Glenn Greenwald has a good related post at Salon this morning, pointing out that the protests in Afghanistan aren't simply about the burning of Korans. He quotes this New York Times story:
Protesters in Kabul interviewed on the road and in front of Parliament said that this was not the first time that Americans had violated Afghan cultural and religious traditions and that an apology was not enough.I've noticed that Americans have trouble remembering what the US is doing over there. It's reminiscent of the US invasion of Vietnam in this respect: One one hand, we're only over there to help the "Afghanis," because if we leave the Taliban will oppress their women (never mind that the Northern Alliance, our allies in the overthrow of the Taliban, also are patriarchal Islamic fundamentalists who oppress women), we're only trying to help them, okay, and they should at least appreciate that, instead of rioting over trifles. On the other hand, the "Afghanis" are a threat to American security and we can't leave until we've made sure that they'll never attack us again, we are over there primarily to protect and defend ourselves, and the sooner they put down their arms and stop fighting us, the sooner we can leave that godforsaken wasteland (except for the bases and troops and mercenaries we'll certainly want to retain, for our own security, and they wouldn't begrudge us such trifles, would they?).
“This is not just about dishonoring the Koran, it is about disrespecting our dead and killing our children,” said Maruf Hotak, 60, a man who joined the crowd on the outskirts of Kabul, referring to an episode in Helmand Province when American Marines urinated on the dead bodies of men they described as insurgents and to a recent erroneous airstrike on civilians in Kapisa Province that killed eight young Afghans.
“They always admit their mistakes,” he said. “They burn our Koran and then they apologize. You can’t just disrespect our holy book and kill our innocent children and make a small apology.”
I think this might be the place to use, finally, this quotation from an educated liberal commenter on a lesbian-feminist blog a couple of years ago, as one example of "folks who are angry and upset with their own lives, and who, for some reason, attribute all that is wrong in their lives to the actions and influences of others":
Ask an Afghani Taliban peasant why his family is impoverished, and he’s likely to blame Israel, the US, or the West. Ask him to show you those places on a map and chances are he can’t do it. Gee, ya think his support of a system of corrupt tribal warlords, a corrupt weak government, and the lack of decent free education might have something to do with his poverty?(Other examples proffered by this commenter included black -- "urban" was the commenter's adjective, which as you'll see was dogwhistle code -- men who sit around drinking Colt .45s and blaming "The Man" for their inability to get a job, and angry white male Limbaugh fans who blame all their "economic and personal woes" on gays, feminists, and people of color. Quite even-handed, you see.) The complacent ignorance displayed about the situation in Afghanistan that led to the US presence there still amazes me; certainly the commenter is in no position to cast the first stone. And how many Americans can find any country on a map? (That Afghan peasant doesn't need to find America on a map, by the way: the American invaders are right there in his country, killing people.)

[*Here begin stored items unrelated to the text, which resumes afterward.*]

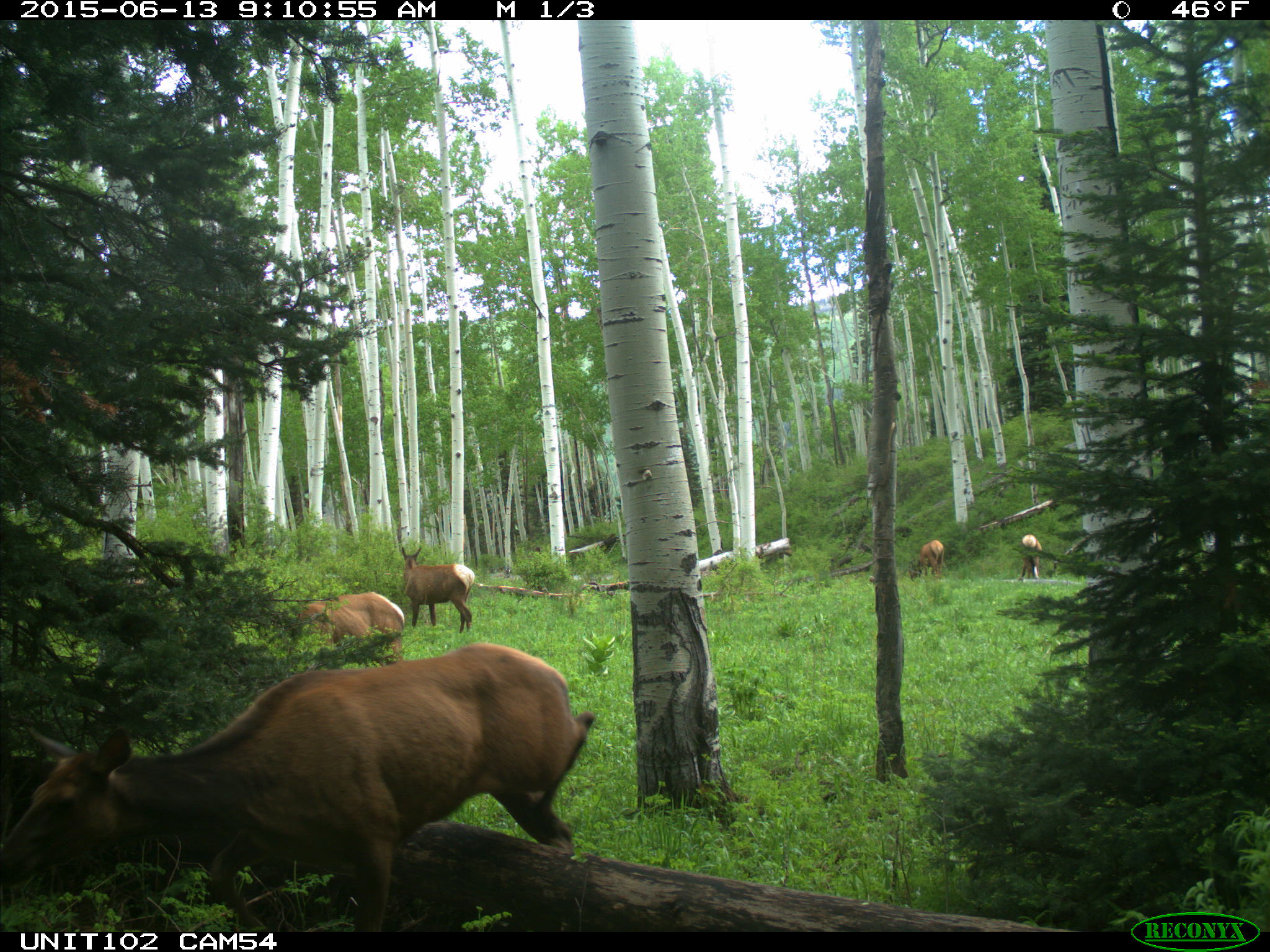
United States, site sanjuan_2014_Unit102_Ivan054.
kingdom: Animalia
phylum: Chordata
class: Mammalia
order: Artiodactyla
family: Cervidae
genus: Cervus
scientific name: Cervus elaphus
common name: red deer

Greenwald also points out that Americans have our own little totem that you had better not mess with: the Flag.
Beyond all these points, it’s perversely fascinating to watch all of this condescension — it’s just a book: who cares if it’s burned? – pouring forth from a country whose political leaders were eager to enact a federal law or even a Constitutional amendment to make it a criminal offense to burn the American flag (which, using this parlance, is “just a piece of cloth”). In fact, before the Supreme Court struck down such statutes as unconstitutional in 1989 by a 5-4 vote, it was a crime in 48 states in the nation to burn the flag. ...Probably not, but I'm sure that pundits for the country that invaded us would do so.
Along those lines, just imagine what would happen if a Muslim army invaded the U.S., violently occupied the country for more than a decade, in the process continuously killing American children and innocent adults, and then, outside of a prison camp it maintained where thousands of Americans were detained for years without charges and tortured, that Muslim army burned American flags — or a stack of bibles — in a garbage dump. Might we see some extremely angry protests breaking out from Americans against them? Would American pundits be denouncing those protesters as blinkered, primitive fanatics?